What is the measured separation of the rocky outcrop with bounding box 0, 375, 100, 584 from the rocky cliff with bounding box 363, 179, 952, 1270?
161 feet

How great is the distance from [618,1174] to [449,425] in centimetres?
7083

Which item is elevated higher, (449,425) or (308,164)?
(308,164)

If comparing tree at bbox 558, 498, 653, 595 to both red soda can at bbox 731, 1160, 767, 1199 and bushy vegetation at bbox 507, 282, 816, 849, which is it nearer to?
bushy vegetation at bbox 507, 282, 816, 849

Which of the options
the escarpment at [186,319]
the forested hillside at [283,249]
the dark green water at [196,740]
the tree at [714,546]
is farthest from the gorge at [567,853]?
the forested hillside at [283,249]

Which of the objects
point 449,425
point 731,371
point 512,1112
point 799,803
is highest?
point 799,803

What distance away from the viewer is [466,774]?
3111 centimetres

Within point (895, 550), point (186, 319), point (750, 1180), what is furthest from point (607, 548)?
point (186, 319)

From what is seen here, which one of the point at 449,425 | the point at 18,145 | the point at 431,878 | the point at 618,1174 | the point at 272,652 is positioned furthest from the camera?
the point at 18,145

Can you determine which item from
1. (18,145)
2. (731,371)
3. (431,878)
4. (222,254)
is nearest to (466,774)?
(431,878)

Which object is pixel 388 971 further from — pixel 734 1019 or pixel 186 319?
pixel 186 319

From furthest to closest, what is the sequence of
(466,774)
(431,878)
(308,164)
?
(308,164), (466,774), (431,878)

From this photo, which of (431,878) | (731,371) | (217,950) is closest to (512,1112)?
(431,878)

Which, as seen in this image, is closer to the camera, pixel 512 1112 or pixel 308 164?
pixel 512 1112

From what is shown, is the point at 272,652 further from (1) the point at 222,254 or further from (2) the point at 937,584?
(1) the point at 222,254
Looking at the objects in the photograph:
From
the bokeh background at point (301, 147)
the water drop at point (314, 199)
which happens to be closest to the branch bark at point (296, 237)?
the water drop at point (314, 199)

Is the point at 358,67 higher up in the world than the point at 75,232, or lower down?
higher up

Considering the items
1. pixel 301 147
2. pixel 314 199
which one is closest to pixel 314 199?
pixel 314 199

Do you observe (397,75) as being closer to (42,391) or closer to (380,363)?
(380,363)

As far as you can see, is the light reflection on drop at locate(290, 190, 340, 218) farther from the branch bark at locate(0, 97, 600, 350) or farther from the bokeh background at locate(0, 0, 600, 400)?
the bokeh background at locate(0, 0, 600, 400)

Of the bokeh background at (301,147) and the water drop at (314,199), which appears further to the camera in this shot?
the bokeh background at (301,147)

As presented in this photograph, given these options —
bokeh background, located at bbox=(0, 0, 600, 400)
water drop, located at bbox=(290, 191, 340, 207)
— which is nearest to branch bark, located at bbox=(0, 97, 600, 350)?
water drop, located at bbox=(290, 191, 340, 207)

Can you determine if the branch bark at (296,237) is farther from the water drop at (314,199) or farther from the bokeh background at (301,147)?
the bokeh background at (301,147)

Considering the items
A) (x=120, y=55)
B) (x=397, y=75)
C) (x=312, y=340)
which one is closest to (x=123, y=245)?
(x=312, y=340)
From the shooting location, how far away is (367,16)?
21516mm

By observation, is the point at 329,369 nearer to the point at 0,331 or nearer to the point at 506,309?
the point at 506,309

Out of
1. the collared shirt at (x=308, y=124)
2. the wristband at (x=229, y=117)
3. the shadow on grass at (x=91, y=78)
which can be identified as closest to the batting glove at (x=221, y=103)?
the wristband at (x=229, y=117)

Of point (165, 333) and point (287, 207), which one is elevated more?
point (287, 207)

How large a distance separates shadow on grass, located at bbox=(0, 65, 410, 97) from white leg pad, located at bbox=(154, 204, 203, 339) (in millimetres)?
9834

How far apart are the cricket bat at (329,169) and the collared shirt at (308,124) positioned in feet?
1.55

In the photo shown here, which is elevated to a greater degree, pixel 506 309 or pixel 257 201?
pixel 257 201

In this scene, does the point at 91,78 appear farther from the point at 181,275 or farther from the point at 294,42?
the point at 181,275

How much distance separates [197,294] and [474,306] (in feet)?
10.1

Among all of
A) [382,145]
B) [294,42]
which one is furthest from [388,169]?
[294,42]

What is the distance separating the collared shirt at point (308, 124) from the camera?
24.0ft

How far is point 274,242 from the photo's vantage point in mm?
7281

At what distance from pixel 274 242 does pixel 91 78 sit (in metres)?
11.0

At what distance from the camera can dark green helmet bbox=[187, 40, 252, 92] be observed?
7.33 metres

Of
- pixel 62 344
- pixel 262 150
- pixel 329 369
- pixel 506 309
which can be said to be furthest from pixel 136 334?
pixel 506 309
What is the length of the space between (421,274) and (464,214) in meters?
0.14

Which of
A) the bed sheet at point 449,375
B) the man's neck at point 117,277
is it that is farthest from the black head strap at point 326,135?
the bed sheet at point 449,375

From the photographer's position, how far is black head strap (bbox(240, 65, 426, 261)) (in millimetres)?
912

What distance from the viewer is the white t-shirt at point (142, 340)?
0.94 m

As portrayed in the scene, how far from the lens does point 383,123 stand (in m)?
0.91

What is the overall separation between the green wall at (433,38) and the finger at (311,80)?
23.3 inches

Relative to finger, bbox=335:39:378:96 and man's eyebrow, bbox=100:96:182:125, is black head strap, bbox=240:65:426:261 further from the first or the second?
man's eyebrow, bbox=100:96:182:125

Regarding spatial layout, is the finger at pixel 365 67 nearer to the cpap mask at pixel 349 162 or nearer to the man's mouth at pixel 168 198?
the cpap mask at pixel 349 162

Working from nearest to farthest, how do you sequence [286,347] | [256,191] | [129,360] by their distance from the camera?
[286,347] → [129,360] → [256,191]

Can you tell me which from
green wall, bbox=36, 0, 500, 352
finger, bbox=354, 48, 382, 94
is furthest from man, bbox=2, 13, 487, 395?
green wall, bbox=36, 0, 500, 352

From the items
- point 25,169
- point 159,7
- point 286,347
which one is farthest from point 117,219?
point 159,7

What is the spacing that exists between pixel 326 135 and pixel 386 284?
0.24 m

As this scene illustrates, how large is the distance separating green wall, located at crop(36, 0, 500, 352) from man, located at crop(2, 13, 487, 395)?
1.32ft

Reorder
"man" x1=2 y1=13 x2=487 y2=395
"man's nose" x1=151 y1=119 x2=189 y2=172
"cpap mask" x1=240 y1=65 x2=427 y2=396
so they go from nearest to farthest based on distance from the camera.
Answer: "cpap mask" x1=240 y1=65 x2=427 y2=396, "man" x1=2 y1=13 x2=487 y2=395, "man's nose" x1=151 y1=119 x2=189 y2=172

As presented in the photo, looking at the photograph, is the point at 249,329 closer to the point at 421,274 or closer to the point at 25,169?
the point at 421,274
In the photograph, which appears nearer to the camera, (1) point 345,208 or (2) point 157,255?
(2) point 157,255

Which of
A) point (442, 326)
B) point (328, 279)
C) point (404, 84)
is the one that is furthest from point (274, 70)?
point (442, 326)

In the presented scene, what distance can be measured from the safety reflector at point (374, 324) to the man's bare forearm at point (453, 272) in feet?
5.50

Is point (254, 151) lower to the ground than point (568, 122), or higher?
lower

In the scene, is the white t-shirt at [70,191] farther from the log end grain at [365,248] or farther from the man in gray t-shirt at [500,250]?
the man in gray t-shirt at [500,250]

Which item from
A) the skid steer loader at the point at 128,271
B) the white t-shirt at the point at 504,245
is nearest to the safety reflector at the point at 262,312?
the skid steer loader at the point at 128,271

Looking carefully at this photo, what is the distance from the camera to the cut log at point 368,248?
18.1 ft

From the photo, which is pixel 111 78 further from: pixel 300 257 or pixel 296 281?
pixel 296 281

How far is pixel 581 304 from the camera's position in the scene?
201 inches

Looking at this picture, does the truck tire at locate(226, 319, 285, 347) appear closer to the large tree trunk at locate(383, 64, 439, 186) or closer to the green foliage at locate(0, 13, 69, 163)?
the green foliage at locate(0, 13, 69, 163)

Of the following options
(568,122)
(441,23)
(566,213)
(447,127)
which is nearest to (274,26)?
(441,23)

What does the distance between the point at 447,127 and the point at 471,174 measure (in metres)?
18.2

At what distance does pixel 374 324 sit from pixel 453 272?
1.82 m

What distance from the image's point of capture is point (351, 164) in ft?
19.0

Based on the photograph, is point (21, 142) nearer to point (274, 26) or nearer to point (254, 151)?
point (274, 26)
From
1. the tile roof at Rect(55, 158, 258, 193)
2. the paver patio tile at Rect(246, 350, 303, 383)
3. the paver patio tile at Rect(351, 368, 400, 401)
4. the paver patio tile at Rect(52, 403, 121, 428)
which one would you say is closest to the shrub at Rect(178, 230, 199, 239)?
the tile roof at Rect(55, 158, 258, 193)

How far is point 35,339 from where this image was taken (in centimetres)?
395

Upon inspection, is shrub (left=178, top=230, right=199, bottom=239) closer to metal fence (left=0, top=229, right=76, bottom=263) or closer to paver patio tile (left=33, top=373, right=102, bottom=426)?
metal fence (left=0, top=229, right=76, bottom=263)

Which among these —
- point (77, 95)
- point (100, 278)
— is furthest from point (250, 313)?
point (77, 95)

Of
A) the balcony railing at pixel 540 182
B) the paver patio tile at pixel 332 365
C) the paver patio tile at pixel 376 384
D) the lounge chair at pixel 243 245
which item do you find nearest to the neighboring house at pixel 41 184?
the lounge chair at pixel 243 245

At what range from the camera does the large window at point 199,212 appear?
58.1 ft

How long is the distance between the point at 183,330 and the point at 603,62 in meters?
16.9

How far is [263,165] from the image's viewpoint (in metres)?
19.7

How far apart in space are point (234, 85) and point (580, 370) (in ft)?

::::

■ DIRECTIVE
Rewrite the entries from the line with "How long is" through the end of the entries, replacing "distance" with "gap" and leaving everything else as it is. Give only those lines.

■ IN RESPONSE
How long is the gap between the point at 183,330 and the point at 603,62 in meters?
16.9

How far is [263,165] from the image's viewpoint (in metres)?
19.7

How far apart in space are point (234, 85) and point (580, 370) (in ft)?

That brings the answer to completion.